[Start Selected passage]

Members from Blue Martini Professional Services will be assigned in various
rolls to support Bluefly.com in its implementation of the Blue Martini system.
Blue Martini Professional services staff will be assigned to support Bluefly.com
in its implementation of the Blue Martini system for the Public Launch. The
involvement of these consultants will range from part time to full time.
Bluefly.com will direct the extent of the involvement that is necessary, and
Blue Martini agrees to devote such resources as Bluefly.com shall reasonably
direct. However, minimal time from the Blue Martini Consulting Director and at
least part time involvement from a Consulting Manager will be mandatory. The
primary goal of the Blue Martini Professional services personnel is the support
of Bluefly.com in the successful implementation of the Blue Martini system.

[End Selected passage]
[Start Dataset entries]

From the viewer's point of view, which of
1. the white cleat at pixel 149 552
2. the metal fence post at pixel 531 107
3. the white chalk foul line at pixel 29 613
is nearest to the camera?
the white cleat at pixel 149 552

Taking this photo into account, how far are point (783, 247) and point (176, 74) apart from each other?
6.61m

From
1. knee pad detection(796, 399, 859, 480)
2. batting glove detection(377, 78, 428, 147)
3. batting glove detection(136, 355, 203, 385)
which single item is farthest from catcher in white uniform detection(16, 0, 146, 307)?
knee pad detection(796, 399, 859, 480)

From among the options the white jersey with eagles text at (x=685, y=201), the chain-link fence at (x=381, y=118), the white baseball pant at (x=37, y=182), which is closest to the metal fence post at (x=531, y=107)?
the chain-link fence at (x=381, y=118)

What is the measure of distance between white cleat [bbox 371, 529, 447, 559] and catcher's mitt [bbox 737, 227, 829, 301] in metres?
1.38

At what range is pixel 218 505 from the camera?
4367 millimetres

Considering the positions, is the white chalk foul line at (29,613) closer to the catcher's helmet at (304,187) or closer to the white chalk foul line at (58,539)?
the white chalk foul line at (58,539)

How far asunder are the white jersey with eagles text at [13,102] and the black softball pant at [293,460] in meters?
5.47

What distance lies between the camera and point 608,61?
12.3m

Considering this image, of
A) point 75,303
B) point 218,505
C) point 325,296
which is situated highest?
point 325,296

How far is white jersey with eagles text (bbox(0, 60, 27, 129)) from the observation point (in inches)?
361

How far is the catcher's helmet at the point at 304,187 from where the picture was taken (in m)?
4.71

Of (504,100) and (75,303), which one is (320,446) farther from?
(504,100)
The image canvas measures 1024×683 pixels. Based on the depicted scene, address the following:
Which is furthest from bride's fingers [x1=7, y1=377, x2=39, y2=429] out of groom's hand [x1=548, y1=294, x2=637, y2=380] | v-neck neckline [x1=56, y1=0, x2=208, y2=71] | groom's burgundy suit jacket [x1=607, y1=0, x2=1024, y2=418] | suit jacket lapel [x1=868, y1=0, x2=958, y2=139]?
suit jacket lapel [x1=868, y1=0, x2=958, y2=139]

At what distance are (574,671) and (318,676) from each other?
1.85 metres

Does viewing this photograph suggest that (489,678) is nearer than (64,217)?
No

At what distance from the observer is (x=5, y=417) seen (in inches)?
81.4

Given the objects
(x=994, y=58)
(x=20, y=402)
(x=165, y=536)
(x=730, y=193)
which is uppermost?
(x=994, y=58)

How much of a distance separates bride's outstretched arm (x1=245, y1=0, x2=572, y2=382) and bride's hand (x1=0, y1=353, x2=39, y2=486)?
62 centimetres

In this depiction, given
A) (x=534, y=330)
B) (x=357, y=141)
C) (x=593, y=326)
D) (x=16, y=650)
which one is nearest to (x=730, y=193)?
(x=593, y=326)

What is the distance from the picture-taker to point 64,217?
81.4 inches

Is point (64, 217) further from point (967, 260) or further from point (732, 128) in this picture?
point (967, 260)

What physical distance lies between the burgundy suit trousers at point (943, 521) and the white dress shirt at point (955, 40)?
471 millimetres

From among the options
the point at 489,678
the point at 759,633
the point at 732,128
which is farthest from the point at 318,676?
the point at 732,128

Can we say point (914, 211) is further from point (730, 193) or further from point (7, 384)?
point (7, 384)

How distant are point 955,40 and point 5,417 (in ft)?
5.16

[End Dataset entries]

* _Problems to solve_:
#1 Answer these questions using the passage on Blue Martini Professional Services.
(a) What range will the consultants' involvement cover?
(b) Which party directs how much involvement is necessary?
(c) What involvement is mandatory regardless of that direction?
#2 In the passage on Blue Martini Professional Services, copy the text word for word from "Members from Blue" to "to full time.".

* _Solved tasks_:
#1
(a) It will range from part time to full time.
(b) Bluefly.com directs the extent of the involvement.
(c) Minimal time from the Blue Martini Consulting Director and at least part time involvement from a Consulting Manager are mandatory.

#2
Members from Blue Martini Professional Services will be assigned in various
rolls to support Bluefly.com in its implementation of the Blue Martini system.
Blue Martini Professional services staff will be assigned to support Bluefly.com
in its implementation of the Blue Martini system for the Public Launch. The
involvement of these consultants will range from part time to full time.